You can also think of these as
preflight
and
postflight
checklists.

Step Four:
Test your checklist by using it three times.

Step Five:
Each time you finish the checklist, note any additions or modifications you realized you need to make.

Unlike task lists, which we use to remind us of the actions we have to accomplish throughout our day, checklists guide us through the
interior
of the more complex processes that we must repeat without fail. Task lists change every day; checklists don't change. Writing and following checklists is particularly helpful during prep times, daily routines, and transitions from one project or location to another.

Whether we're internalizing movements through repetition or externalizing them through checklists, both mechanisms free the brain to think about other things.

DIGITAL DECLUTTER, SOFTWARE SHORTCUTS

Our digital devices—computers, laptops, tablets, and phones—are virtual spaces that function like real ones because we must view and manipulate objects within them. And because we spend much
of our time in these virtual spaces, clutter and chaos can be sources of friction in the very same way. Some tips for reducing resistance in your digital world include the following:

Choose your organization approach.
When “graphic user interfaces” were invented for personal computers decades ago, they were designed to resemble familiar objects in our physical workspaces. So the screen became the “desktop,” which in turn became the home for files that could either be “nested” neatly within each other in a pseudo “cabinet” or else strewn about the virtual desktop as we might do in real life. But unlike in the physical world, the computer's search, tagging, and flagging functions make instant access possible and render moot the need to click and scroll to find objects; if, of course, we can remember what terms, tags, and flags to use in our search.
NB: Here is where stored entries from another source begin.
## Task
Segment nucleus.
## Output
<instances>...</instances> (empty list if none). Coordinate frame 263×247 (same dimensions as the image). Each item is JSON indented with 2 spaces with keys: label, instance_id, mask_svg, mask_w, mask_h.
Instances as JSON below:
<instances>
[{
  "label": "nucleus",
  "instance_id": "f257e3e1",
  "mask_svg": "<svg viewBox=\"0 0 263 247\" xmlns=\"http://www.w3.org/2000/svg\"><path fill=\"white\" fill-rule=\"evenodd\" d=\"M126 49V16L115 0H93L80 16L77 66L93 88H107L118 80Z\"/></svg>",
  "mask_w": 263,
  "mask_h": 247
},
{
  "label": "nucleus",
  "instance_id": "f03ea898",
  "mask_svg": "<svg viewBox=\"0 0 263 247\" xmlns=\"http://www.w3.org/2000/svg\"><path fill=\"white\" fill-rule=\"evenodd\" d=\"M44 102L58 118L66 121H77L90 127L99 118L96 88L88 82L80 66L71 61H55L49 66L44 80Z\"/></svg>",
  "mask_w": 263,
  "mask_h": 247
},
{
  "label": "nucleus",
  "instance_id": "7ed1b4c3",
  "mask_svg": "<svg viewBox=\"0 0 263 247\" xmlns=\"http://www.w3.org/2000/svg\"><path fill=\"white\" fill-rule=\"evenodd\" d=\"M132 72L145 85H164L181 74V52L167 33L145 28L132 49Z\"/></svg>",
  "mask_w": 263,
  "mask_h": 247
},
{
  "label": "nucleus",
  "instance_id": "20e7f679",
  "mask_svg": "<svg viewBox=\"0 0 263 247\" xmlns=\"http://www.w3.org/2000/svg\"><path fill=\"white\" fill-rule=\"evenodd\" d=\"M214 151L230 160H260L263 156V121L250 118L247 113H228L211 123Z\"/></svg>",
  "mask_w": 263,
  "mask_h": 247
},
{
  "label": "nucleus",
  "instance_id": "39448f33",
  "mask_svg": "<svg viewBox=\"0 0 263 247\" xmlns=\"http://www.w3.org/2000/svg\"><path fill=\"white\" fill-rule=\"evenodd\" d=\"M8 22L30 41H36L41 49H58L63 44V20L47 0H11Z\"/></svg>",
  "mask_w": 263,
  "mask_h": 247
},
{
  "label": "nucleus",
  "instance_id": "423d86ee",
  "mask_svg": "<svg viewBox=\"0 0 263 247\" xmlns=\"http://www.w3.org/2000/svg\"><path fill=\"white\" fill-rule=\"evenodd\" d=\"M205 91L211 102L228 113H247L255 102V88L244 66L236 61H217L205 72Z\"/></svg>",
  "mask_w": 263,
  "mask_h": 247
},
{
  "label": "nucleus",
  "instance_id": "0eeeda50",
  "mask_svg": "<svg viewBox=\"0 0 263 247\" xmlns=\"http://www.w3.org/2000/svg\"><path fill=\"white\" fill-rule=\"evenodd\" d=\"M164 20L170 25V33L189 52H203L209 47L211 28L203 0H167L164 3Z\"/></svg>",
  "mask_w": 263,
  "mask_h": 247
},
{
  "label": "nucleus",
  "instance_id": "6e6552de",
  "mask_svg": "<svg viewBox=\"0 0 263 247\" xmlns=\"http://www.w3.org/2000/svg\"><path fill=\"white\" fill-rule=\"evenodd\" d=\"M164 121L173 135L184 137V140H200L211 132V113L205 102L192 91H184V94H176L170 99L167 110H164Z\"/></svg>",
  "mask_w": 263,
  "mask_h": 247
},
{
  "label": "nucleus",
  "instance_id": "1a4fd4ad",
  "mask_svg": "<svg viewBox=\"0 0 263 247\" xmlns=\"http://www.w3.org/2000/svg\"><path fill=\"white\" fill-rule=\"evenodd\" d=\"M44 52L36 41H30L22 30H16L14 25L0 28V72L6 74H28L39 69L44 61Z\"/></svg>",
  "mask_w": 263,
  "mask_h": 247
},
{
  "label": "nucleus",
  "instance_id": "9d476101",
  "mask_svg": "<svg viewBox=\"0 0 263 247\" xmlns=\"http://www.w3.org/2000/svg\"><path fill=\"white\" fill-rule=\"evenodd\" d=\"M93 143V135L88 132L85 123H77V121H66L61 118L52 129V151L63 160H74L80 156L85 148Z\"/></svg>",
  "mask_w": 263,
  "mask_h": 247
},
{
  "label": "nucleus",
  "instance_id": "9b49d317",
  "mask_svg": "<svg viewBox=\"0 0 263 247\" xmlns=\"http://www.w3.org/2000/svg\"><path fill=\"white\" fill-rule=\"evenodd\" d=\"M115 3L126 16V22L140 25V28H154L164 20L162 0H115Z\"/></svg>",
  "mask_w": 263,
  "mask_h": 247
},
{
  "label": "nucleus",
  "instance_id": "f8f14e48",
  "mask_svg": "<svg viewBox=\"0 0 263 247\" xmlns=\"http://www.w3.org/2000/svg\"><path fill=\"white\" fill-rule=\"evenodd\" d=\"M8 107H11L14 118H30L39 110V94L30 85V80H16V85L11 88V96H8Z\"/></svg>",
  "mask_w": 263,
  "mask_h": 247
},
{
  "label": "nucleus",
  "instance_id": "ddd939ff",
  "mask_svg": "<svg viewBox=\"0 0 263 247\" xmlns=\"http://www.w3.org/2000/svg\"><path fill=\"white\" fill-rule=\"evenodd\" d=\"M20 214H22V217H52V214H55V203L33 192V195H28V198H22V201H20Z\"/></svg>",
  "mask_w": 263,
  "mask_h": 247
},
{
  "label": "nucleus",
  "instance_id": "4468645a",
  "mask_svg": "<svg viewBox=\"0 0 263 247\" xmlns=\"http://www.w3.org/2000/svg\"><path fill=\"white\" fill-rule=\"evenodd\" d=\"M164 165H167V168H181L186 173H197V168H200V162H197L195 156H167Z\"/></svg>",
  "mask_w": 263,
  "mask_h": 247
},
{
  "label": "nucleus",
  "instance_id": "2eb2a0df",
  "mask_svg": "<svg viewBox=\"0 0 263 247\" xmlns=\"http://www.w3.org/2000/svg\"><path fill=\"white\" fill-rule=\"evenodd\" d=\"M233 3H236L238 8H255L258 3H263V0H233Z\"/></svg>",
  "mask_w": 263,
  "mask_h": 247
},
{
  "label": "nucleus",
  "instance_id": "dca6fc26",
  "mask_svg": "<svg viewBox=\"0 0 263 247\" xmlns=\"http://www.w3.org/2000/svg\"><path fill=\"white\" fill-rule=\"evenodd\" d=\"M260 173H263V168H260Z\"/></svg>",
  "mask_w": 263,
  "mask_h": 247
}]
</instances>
Our approach to our virtual spaces tends to be similar to that of our physical ones. Some people can't imagine not creating an organized system to file documents on their computer and would find it chaotic not having documents housed in relevant folders. But it is also possible to pile your documents, just put them anywhere, and still be able to access them instantly
if
you keep a consistent convention for naming files. The reality is that if you are the kind of person who resists filing, you might also be resistant to naming things consistently.

The cost of not doing one or the other, I guarantee you, is hours of lost time. If you take either consistent filing or naming seriously, getting some of your life back seems a pretty good dividend.

Consider iconography geography.
Both our computers and mobile devices require us to work with icons. And because we use these virtual “buttons” so often, it is vital that we develop automatic reactions linked to where these things are. Invest some time to place and/or nest your icons, with the most frequently used placed to one side or another. It's worth the time, but will also require periodic reinvestment as you add and delete apps.

Learn gestures.
Many digital devices now enable powerful shortcuts called
gestures
—manipulations you can do with different combinations of your fingertips. For example, on some computers
you can clear all the open windows off your desktop by spreading your fingers. Take some time to learn these gestures, and that time will be returned many times over.

Automate.
Software and apps automate so many processes now—like turning business cards into entries in your digital contact list or shunting unwanted e-mail out of the way. Using these can be complicated for the less-advanced user, but there are plenty of online tutorials. Consulting with an expert can save a lot of future keystrokes.

Learn to type.
Keyboard use in the developed world is now nearly universal in both the workplace and outside of it. Yet it boggles the mind that so few people have developed automaticity for the one device they use the most. Not knowing how to type well makes about as much sense as a chef not knowing how to wield a knife.

Your devices are important spaces to arrange and make as ergonomic as possible. They are extensions of your nervous system, and you can only be as responsive as your technology.